- Assignment:
Beginning with the first line of the entries below, quote each line until you reach and include the line with "The test dataset".

- Task input:
--------------------

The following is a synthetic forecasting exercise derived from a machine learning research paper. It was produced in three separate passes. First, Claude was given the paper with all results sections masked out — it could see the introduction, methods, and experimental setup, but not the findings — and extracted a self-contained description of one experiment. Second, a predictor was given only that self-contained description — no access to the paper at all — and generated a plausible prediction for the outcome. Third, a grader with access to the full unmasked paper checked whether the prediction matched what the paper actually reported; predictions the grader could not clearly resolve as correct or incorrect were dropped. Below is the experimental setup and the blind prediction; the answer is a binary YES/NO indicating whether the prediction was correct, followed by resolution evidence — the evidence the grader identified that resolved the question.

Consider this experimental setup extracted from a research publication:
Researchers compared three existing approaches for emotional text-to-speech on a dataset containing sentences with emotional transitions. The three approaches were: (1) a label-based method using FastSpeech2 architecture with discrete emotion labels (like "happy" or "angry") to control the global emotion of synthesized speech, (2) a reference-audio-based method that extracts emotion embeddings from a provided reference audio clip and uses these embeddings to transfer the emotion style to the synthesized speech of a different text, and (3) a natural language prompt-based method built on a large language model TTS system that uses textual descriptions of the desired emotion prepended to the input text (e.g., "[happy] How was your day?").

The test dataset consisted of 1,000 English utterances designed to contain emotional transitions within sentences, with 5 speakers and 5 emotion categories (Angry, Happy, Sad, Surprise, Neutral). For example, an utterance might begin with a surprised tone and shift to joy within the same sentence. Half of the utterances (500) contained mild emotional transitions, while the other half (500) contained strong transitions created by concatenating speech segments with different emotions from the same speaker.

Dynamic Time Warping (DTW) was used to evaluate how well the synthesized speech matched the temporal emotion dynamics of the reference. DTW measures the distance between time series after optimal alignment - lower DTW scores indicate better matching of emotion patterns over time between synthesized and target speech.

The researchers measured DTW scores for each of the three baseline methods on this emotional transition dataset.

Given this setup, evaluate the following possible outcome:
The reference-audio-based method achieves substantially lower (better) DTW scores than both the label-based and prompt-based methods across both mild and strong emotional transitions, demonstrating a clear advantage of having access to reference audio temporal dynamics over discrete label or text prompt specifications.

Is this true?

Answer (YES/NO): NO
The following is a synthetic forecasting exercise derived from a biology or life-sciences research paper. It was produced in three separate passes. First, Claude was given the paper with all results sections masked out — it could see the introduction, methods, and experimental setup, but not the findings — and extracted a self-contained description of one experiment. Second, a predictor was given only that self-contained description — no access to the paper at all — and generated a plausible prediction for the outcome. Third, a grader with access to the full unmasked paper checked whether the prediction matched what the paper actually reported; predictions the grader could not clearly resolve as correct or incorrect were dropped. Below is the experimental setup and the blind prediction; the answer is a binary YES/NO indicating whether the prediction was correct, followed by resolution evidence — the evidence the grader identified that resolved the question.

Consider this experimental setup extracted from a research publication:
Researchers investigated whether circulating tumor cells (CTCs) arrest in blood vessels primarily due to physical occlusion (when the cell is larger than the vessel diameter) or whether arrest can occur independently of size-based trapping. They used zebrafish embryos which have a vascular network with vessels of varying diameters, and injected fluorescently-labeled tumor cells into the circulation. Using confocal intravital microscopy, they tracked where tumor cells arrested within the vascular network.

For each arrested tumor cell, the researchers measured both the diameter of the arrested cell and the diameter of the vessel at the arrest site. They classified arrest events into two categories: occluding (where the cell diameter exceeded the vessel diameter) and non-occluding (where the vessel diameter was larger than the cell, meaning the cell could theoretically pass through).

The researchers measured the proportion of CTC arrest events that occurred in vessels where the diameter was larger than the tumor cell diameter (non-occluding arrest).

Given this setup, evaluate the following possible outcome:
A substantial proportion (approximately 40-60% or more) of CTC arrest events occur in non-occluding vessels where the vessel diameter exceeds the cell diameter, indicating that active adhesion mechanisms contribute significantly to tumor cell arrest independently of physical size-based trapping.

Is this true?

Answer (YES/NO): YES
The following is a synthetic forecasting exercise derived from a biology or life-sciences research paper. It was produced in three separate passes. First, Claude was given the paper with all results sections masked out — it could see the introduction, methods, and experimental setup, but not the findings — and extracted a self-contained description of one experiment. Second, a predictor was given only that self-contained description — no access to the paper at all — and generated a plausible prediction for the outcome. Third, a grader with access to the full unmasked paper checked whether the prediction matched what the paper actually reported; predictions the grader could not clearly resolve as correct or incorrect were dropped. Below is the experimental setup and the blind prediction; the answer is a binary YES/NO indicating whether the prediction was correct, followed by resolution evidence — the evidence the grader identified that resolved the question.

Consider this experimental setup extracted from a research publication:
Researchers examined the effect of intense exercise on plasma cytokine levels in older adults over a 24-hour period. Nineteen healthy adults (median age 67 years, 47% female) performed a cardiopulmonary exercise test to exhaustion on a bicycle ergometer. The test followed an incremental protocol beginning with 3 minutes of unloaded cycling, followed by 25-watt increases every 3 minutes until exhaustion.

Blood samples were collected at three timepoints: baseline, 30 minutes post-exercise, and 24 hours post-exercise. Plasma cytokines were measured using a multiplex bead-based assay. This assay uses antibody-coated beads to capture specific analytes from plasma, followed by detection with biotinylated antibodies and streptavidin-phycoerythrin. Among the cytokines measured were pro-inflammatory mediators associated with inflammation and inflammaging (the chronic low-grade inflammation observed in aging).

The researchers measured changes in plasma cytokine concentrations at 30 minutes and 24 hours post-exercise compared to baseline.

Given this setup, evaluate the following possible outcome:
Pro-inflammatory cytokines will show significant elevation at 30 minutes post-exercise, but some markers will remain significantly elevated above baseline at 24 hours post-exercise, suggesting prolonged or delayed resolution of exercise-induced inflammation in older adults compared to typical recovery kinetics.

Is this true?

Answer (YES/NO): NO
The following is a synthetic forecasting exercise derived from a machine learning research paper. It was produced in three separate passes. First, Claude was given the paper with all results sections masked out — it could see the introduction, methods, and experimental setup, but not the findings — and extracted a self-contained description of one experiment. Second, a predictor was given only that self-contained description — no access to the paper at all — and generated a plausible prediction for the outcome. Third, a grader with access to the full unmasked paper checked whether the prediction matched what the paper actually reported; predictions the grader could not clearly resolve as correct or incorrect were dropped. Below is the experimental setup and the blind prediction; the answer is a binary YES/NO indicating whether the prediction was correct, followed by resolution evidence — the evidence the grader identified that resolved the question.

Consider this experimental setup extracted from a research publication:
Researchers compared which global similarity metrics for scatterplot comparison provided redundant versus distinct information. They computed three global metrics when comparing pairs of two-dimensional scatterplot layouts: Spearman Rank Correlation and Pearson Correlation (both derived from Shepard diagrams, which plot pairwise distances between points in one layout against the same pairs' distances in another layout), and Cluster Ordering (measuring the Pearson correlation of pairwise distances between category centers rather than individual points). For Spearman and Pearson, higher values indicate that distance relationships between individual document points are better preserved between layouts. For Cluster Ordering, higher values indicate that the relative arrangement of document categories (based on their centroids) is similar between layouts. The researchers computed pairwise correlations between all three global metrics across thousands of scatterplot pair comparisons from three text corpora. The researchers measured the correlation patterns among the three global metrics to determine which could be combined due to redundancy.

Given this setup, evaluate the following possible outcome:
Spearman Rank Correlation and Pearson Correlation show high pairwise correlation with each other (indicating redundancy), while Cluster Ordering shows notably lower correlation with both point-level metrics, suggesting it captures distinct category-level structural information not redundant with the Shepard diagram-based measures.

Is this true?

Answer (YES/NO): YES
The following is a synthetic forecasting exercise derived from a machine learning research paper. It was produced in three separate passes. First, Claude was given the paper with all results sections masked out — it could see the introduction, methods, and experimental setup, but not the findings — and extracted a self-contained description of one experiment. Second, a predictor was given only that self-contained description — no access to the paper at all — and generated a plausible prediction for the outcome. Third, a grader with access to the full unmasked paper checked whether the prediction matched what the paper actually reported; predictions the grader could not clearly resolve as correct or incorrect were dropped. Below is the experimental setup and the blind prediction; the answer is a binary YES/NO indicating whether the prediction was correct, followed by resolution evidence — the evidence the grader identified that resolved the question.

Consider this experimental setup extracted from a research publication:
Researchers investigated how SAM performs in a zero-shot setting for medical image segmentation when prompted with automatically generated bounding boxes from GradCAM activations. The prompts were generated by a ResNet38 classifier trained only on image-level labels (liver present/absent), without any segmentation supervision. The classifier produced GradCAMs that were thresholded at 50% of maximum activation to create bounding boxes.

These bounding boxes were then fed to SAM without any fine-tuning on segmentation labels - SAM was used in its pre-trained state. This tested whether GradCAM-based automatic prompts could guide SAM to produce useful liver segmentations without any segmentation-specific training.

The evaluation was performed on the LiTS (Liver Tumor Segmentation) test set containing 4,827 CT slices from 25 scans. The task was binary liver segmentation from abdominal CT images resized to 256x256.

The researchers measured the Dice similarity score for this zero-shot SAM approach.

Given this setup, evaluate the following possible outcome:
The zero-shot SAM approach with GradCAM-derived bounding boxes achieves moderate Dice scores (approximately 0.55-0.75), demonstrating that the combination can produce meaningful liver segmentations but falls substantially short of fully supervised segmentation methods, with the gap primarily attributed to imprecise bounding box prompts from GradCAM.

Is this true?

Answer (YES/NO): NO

--------------------

- Response to this exercise:
The following is a synthetic forecasting exercise derived from a machine learning research paper. It was produced in three separate passes. First, Claude was given the paper with all results sections masked out — it could see the introduction, methods, and experimental setup, but not the findings — and extracted a self-contained description of one experiment. Second, a predictor was given only that self-contained description — no access to the paper at all — and generated a plausible prediction for the outcome. Third, a grader with access to the full unmasked paper checked whether the prediction matched what the paper actually reported; predictions the grader could not clearly resolve as correct or incorrect were dropped. Below is the experimental setup and the blind prediction; the answer is a binary YES/NO indicating whether the prediction was correct, followed by resolution evidence — the evidence the grader identified that resolved the question.

Consider this experimental setup extracted from a research publication:
Researchers compared three existing approaches for emotional text-to-speech on a dataset containing sentences with emotional transitions. The three approaches were: (1) a label-based method using FastSpeech2 architecture with discrete emotion labels (like "happy" or "angry") to control the global emotion of synthesized speech, (2) a reference-audio-based method that extracts emotion embeddings from a provided reference audio clip and uses these embeddings to transfer the emotion style to the synthesized speech of a different text, and (3) a natural language prompt-based method built on a large language model TTS system that uses textual descriptions of the desired emotion prepended to the input text (e.g., "[happy] How was your day?").

The test dataset consisted of 1,000 English utterances designed to contain emotional transitions within sentences, with 5 speakers and 5 emotion categories (Angry, Happy, Sad, Surprise, Neutral). For example, an utterance might begin with a surprised tone and shift to joy within the same sentence. Half of the utterances (500) contained mild emotional transitions, while the other half (500) contained strong transitions created by concatenating speech segments with different emotions from the same speaker.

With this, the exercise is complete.